Migrationsforscher Gerald Knaus sieht Asylverfahren außerhalb Europas als möglichen wichtigen Baustein zur Begrenzung irregulärer Migration. Es brauche jetzt ein europäisches Pilotprojekt, so Knaus zur dpa. „Die EU-Kommission könnte vorschlagen: Alle, die in den nächsten zwei Jahren über das zentrale Mittelmeer kommen, kann Italien in einen sicheren Drittstaat schicken.“ Der Schlüssel dazu seien Verhandlungen mit einem Land in Afrika, das Interesse an der Kooperation habe.

Unter Achtung der Genfer Flüchtlingskonvention

Die deutsche Bundesregierung soll laut Bund-Länder-Beschluss aus der Nacht zum Dienstag prüfen, ob Asylverfahrenc und der Europäischen Menschenrechtskonvention“ künftig auch außerhalb Europas durchgeführt werden können. Das hatten sich SPD, Grüne und FDP schon in ihrem Koalitionsvertrag vorgenommen, wenn auch nur für Ausnahmefälle. Diese Prüfung läuft laut Innenministerium schon.

Die EU könnte mit Ruanda eine ähnliche Vereinbarung treffen, wie dies London schon getan habe, erklärte Knaus.

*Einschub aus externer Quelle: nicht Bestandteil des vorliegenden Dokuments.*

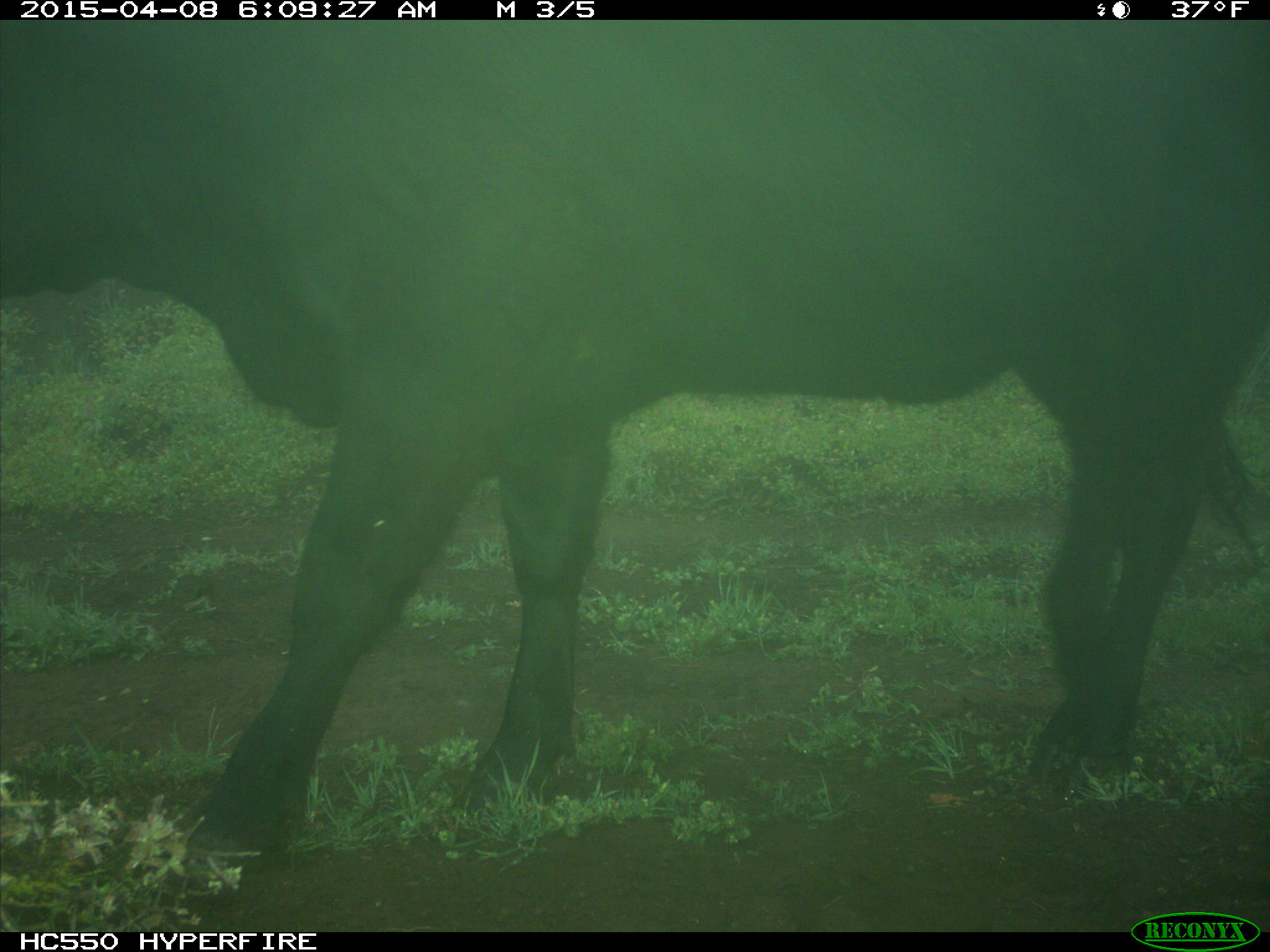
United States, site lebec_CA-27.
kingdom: Animalia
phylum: Chordata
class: Mammalia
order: Artiodactyla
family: Bovidae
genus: Bos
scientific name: Bos taurus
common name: domestic cow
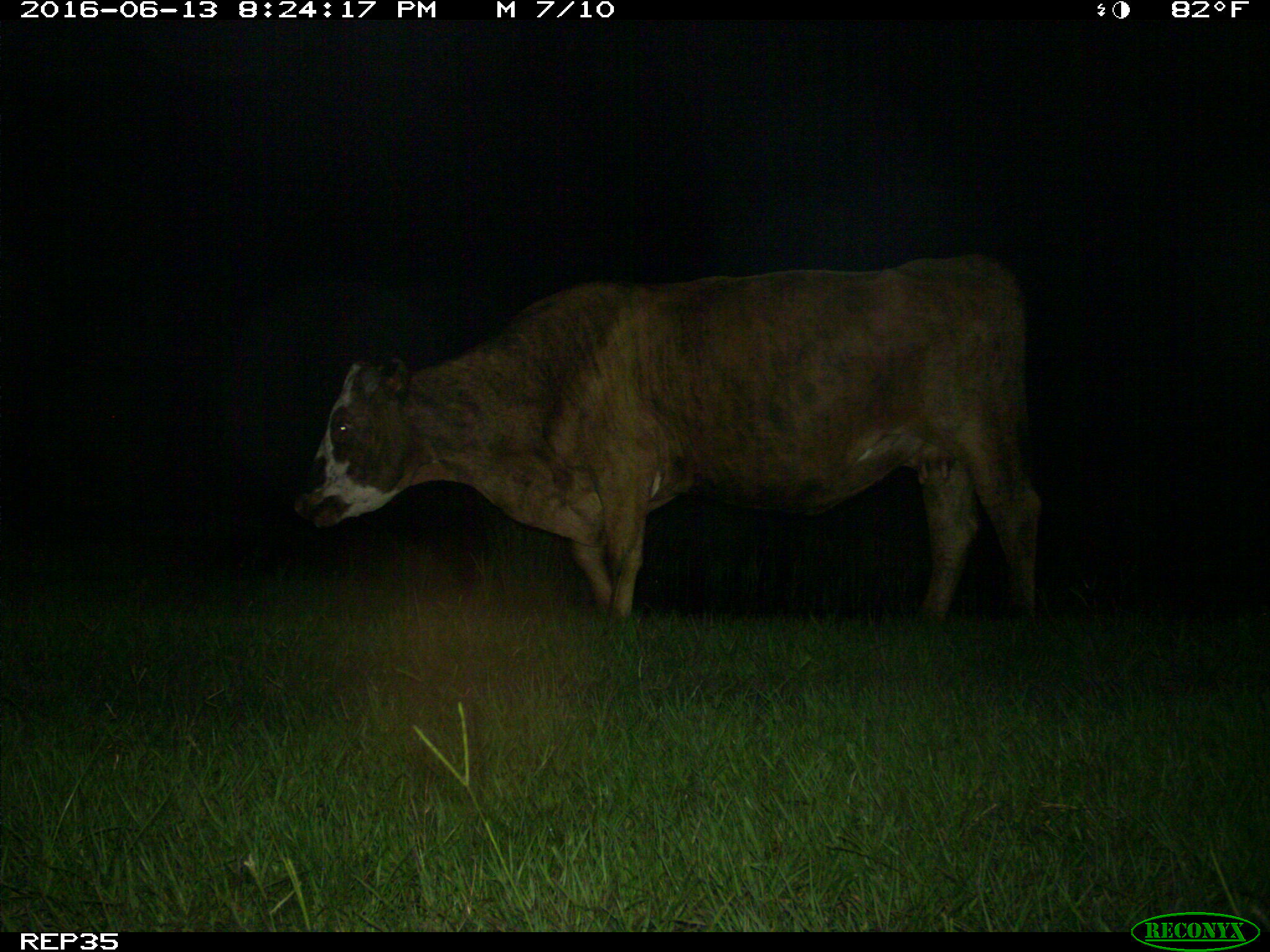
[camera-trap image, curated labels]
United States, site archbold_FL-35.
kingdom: Animalia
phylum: Chordata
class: Mammalia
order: Artiodactyla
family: Bovidae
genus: Bos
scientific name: Bos taurus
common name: domestic cow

Die Londoner Regierung will, dass irregulär nach Großbritannien eingereiste Menschen ungeachtet ihrer Herkunft und ohne Prüfung ihres Asylantrags festgehalten und so bald wie möglich nach Ruanda abgeschoben werden, wo sie dann auch um Asyl ersuchen sollen. Eine Rückkehr nach Großbritannien ist nicht vorgesehen. Ein hohes britisches Gericht hatte die Pläne für rechtswidrig erklärt. Die Regierung hat dagegen Berufung eingelegt, die Entscheidung des obersten britischen Gerichts steht noch aus. „Der Unterschied zu dem rechtlich angreifbaren britischen Modell müsste sein, dass dann nicht Ruanda dort die Asylverfahren durchführen würde, sondern zum Beispiel das Flüchtlingshilfswerk UNHCR“, erklärte Knaus.

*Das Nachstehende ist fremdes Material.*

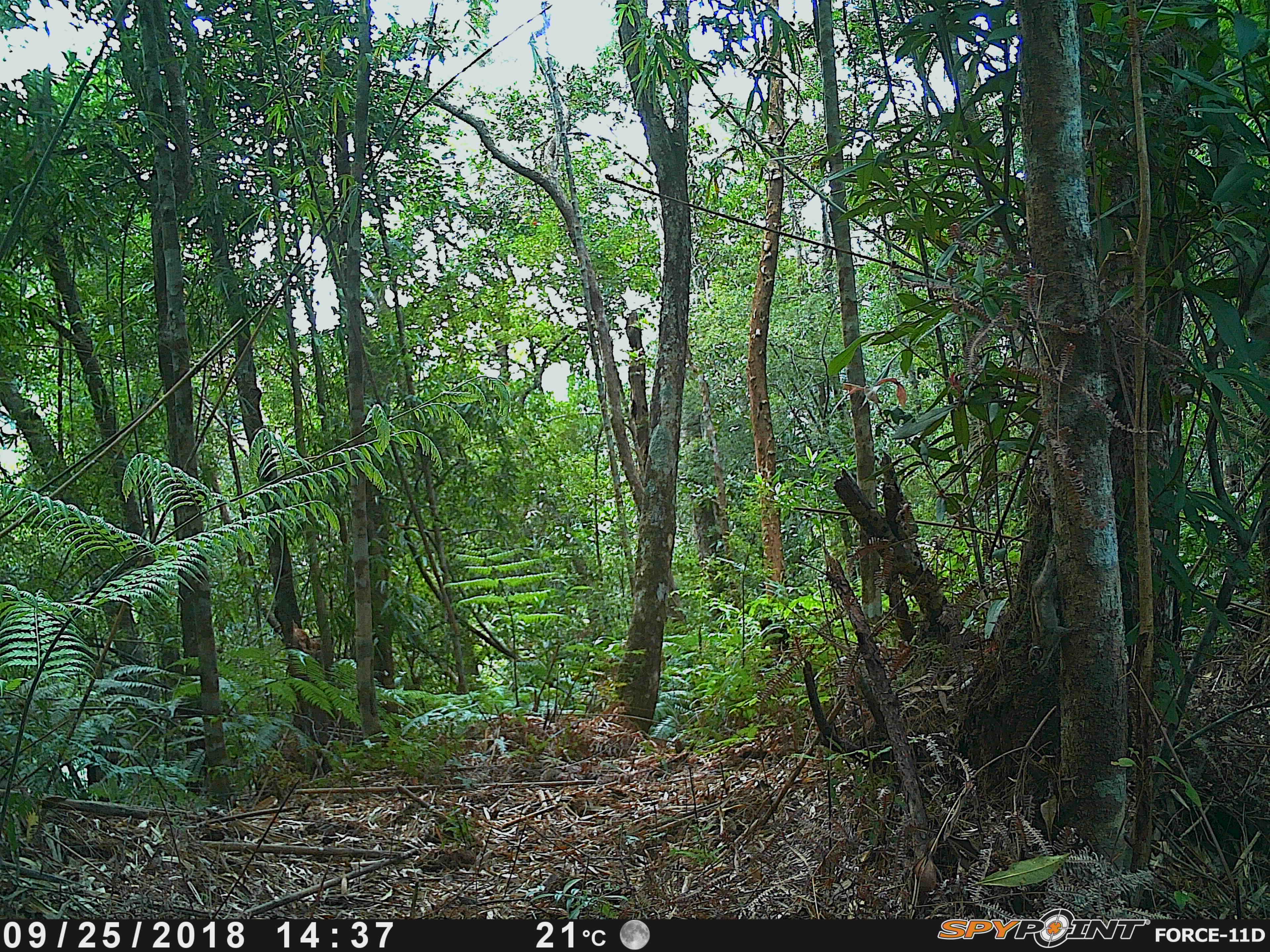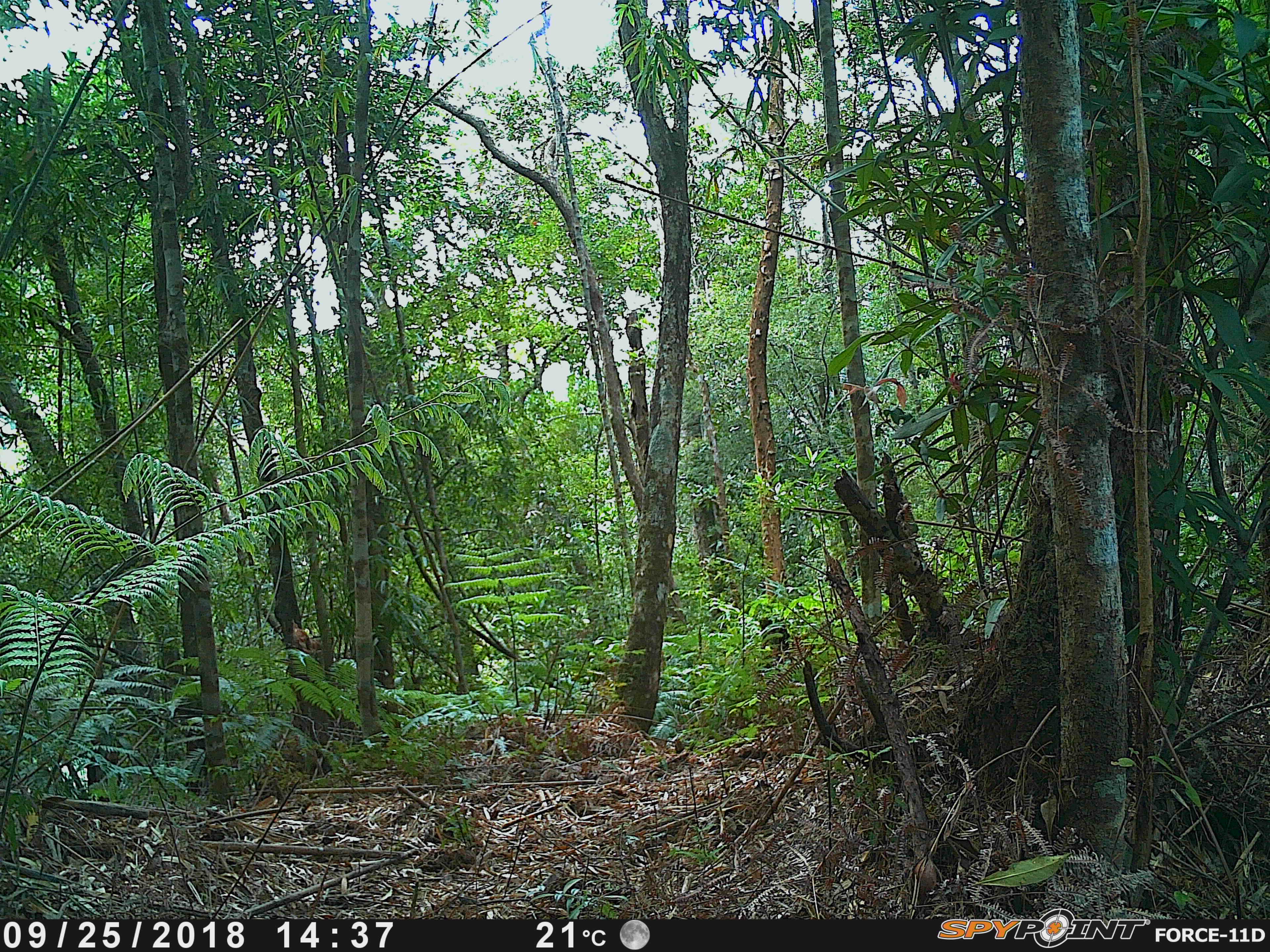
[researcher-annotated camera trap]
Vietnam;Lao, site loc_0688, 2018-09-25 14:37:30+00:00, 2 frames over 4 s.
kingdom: Animalia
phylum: Chordata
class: Mammalia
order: Rodentia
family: Sciuridae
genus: Tamiops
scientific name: Tamiops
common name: asian striped squirrels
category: unidentified striped squirrel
Unidentified striped squirrel (asian striped squirrels) (Tamiops). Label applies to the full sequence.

Knaus sagte, wenn solch ein Anliegen zur Chefsache werde und sich Regierungschefs wie Kanzler Olaf Scholz (SPD) engagierten, mit der Unterstützung von Innen-, Außen- und Wirtschaftsministerium, „dann könnte man so etwas in drei Monaten auf die Beine stellen“. Er betonte: „Es ist jede Anstrengung wert, noch vor den Europawahlen im Frühjahr zu zeigen, dass Demokratien irreguläre Migration reduzieren und Leben retten können, weil schnell weniger Menschen über das Mittelmeer kommen, ohne Menschenrechte zu verletzen.“ Daneben hat sich Italien am Montag mit Albanien geeinigt, dort zwei Aufnahmezentren für Mittelmeer-Migranten zu errichten, in denen Asylanträge geprüft und wenn nötig schnellere Rückführungen ermöglicht werden.

„Hat nichts mit Kolonialismus zu tun“

Knaus warb auch für eine Vereinbarung zwischen einer Gruppe von EU-Staaten und Großbritannien. Diese könnten so zeigen, dass solche Regelungen „nichts mit Kolonialismus“ zu tun hätten, sondern für beide Seiten sinnvoll sein könnten. „Alle Migranten, die ab einem Stichtag irregulär über den Ärmelkanal reisen, würden von Frankreich, Deutschland und den Benelux zurückgenommen“, schlug Knaus vor. „Das würde das Geschäftsmodell der Schleuser sofort zerschlagen. Im Gegenzug würde Großbritannien natürlich legal Zehntausende Flüchtlinge im Jahr aus Europa aufnehmen – aber eben nicht die gleichen, die vorher schon versucht haben, unerlaubt zu kommen.“

Knaus gilt als Architekt der EU-Türkei-Vereinbarung von 2015, die eine Zusammenarbeit in Migrationsfragen zwischen der Türkei und Griechenland vorsieht.